Namun sekali lagi, sebagaimana halnya pertandingan olahraga, kita tidak ingin insting-insting itu total terepresi dalam kehidupan manusia beradab. Kita belum mau merelakan hidup pada murni rasionalitas, seperti halnya Platini dengan gigih menolak pemberlakuan goal line technology karena seolah ingin membiarkan sepakbola tetap "manusiawi", menjadikan kontroversi sebagai bagian dari pemantik emosi. Maka itu, emosi yang meluap-luap sekaligus direlokasi dalam misalnya, rumah bordil, arena judi, tempat mabuk-mabukan, atau bisa juga, secara sosial, pada keluarga atau orang-orang terdekat, atau bisa juga, kalau mau agak dipandang beradab: pada psikolog, atau bisa juga, kalau mau lebih aman, lewat proyeksi pada hal lain seperti film atau novel. Atau bisa juga, dalam lapisan yang lebih rumit: pada fetish-fetish.
Jadi, apa poinnya? Kita mungkin tak senang pada orang yang meluapkan emosinya secara berlebih. Mungkin. Tapi ada senangnya juga, kenapa? Pertama, menyenangkan saja menonton orang yang begitu kuat dalam meluapkan emosinya (misalnya, dalam pertandingan tinju atau UFC atau tayangan sinetron) (catatan: selama tidak membahayakan kita) atau kedua, karena bisa jadi kita juga ingin seperti dia. Kita ingin menyalurkan insting sebesar-besarnya tanpa batasan apapun dalam masyarakat. Cuma kita tidak bisa, karena khawatir dihakimi, takut dipandang seperti binatang. Tapi apa mau dikata, kita tak bisa menghilangkan insting-insting semacam itu, sehingga direlokasilah pada situasi yang lain, yang kita sebut saja: tong sampah.

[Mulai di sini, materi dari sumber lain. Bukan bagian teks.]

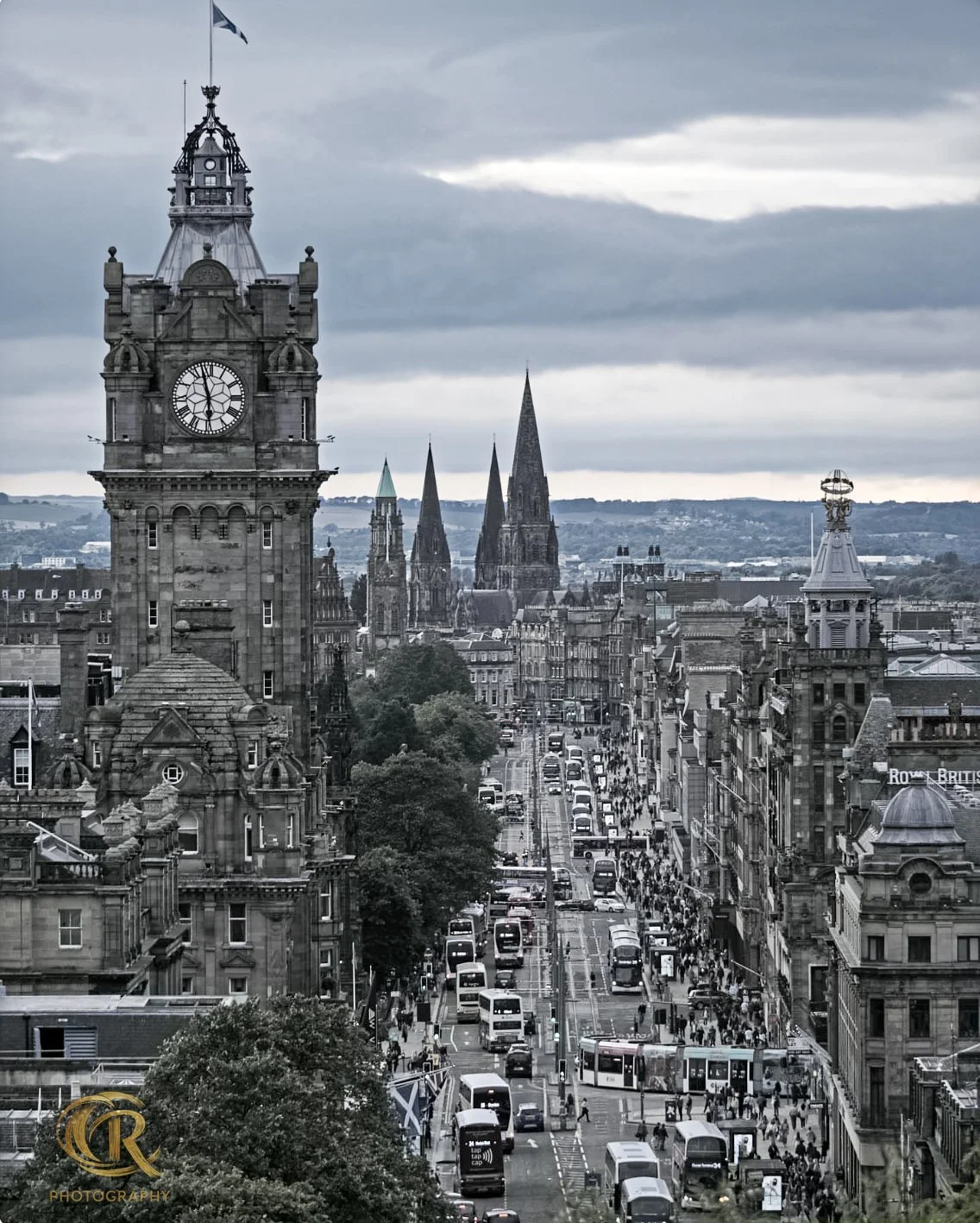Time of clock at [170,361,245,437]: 5:57
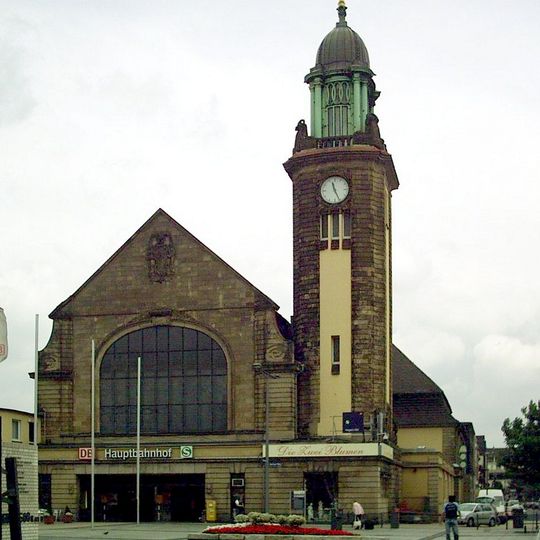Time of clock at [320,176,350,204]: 11:25
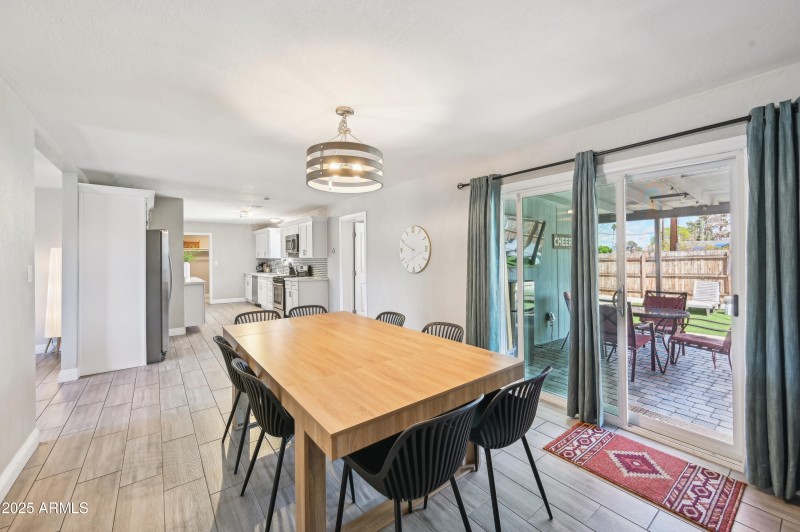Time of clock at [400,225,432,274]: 9:49
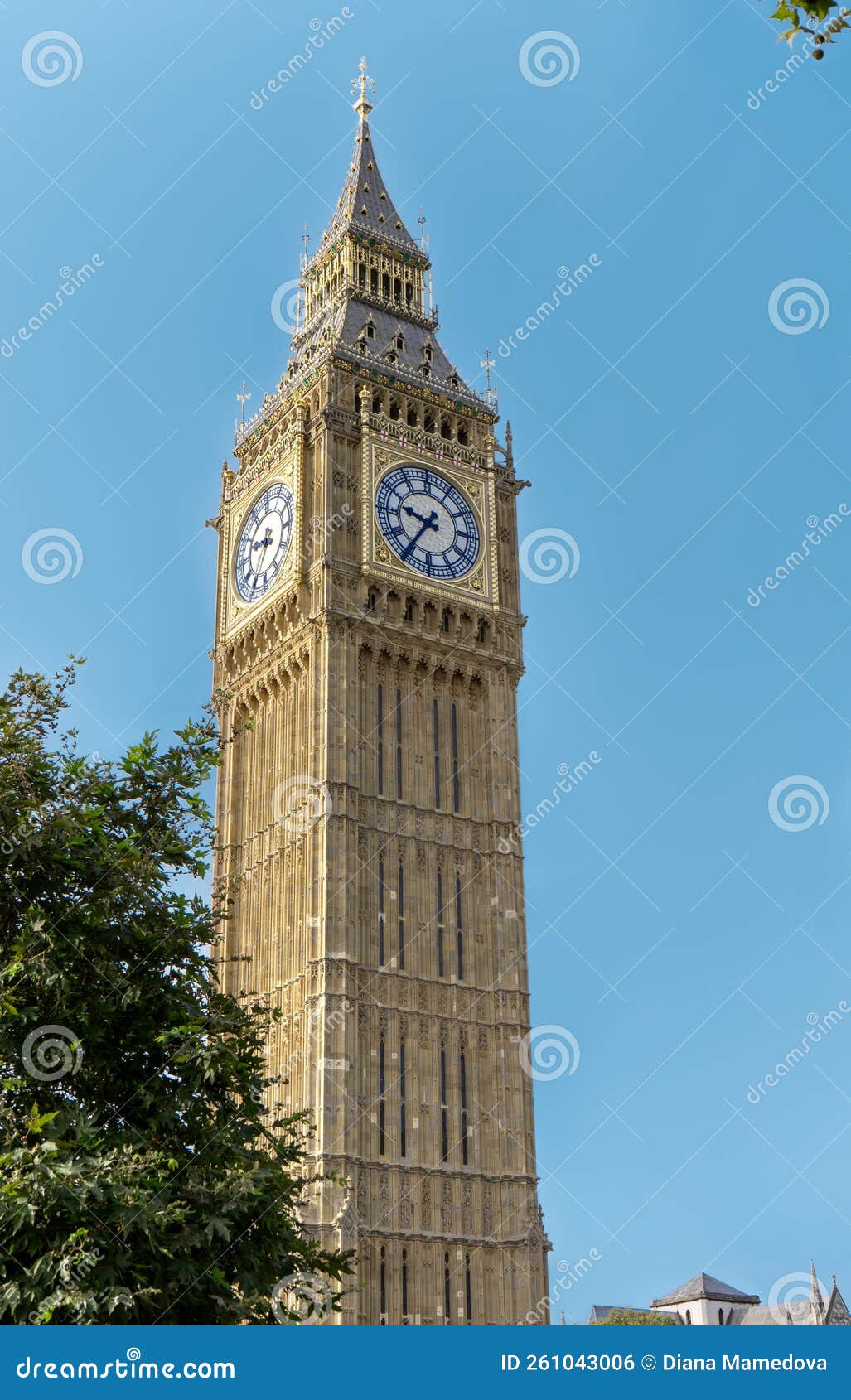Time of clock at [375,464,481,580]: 9:35
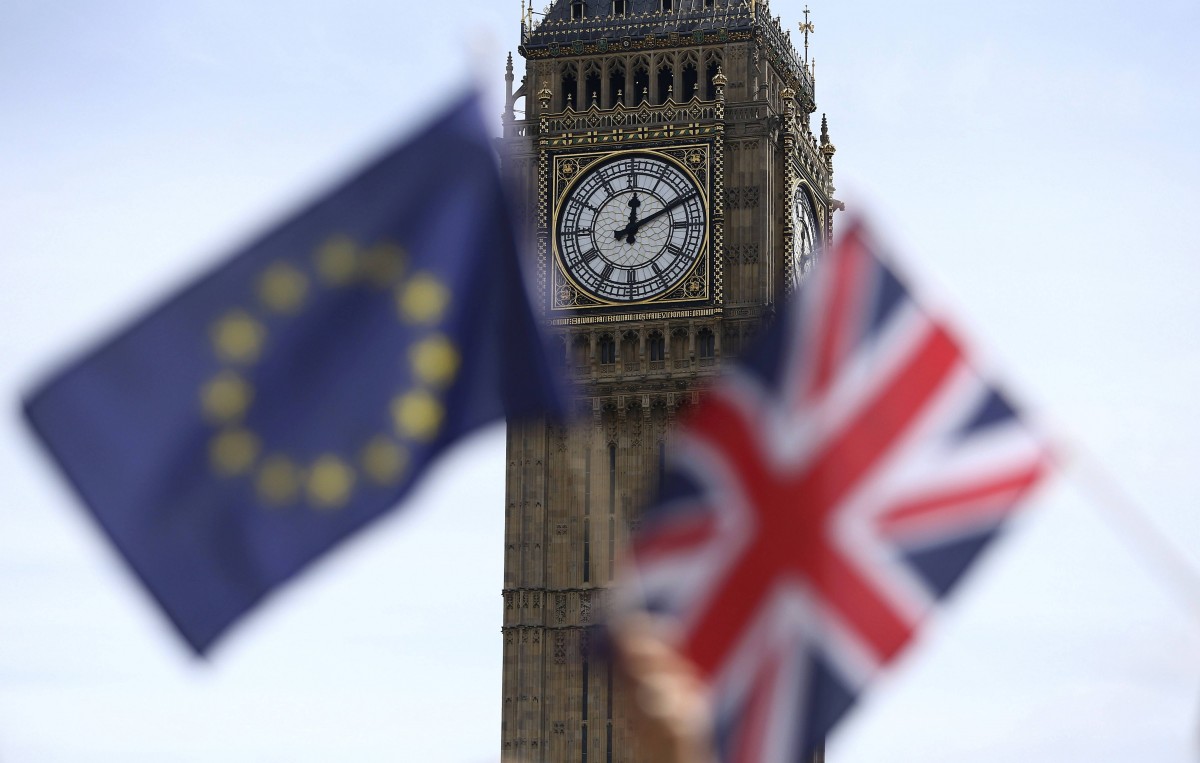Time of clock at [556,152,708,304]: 12:10
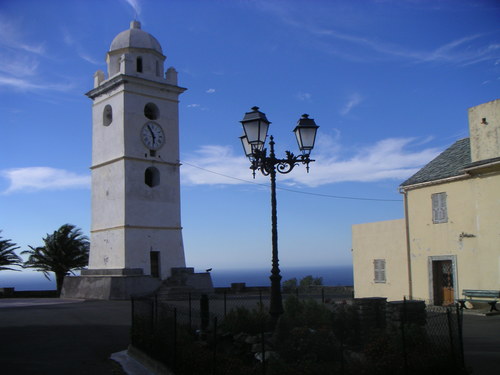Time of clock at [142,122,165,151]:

Masyarakat butuh tong sampah, tapi tak mau kelihatan sedang membuang sampah. Mereka ingin agar daerahnya kelihatan asri saja tanpa ada kegiatan membuang sampah. Bahkan tong sampah itu kalau bisa disembunyikan saja, tak perlu ketahuan ada di wilayahnya. Tong sampah itu teronggok di suatu sudut yang sukar kelihatan, tetapi semua orang tahu lokasinya ada di sana. Masing-masing mengendap-endap kala membuang sampah, tak mau ketahuan, tetapi diam-diam sambil mengintip, ingin tahu siapa orang lain yang sama-sama membuang sampah. Karena itulah pemandangan terindah baginya.